◆ Document extract:
◆ ◆ ◆ ◆ ◆ ◆ ◆
My brother and I have played the Gran Turismo series since number three. I enjoy them in spurts and my brother has played them obsessively in past. We were both fairly anxious for a full HD upgrade to GT4 and the list of new features and cars made GT5 out to be exactly what we both wanted: more straight-up car racing in real model cars. Not an overly ambitious goal, but sometimes I need to unwind with a down-to-earth title and Gran Turismo fits the bill admirably. 

We have been playing GT5 for about 4 hours now and while the core concepts of the game are still intact, it has totally failed to impress me.

The graphics are not good. Yamauchi has an eye for detail and his passion for the cars is made obvious when you try to discriminate any of the cars from the real thing--you have to try, and that is testament enough to their craftsmanship. But the cars only make up a fraction of your viewing area while racing and it is equally obvious that a comparatively meager amount of time went into the environment. Trees are classic doubled sprites, the grass has no tone to it, the audience is as unconvincing as it ever was...but the worst offenders are the distant backdrops which look universally terrible. No effort was put into them at all; you get the impression that each track is suspended in mid-air, a thousand of feet off the ground.
◆ ◆ ◆ ◆ ◆ ◆ ◆
◆ Source material:
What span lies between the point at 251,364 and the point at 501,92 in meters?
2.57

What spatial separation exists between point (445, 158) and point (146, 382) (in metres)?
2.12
◆ ◆ ◆ ◆ ◆ ◆ ◆
Answer these questions about the Gran Turismo 5 review:
(a) Since which entry in the series have the writer and the writer's brother played?
(b) For about how long have they been playing GT5?
(c) Which part of the environment does the review single out as the worst offenders?

◆ Written response:
(a) Since number three.
(b) About 4 hours.
(c) The distant backdrops.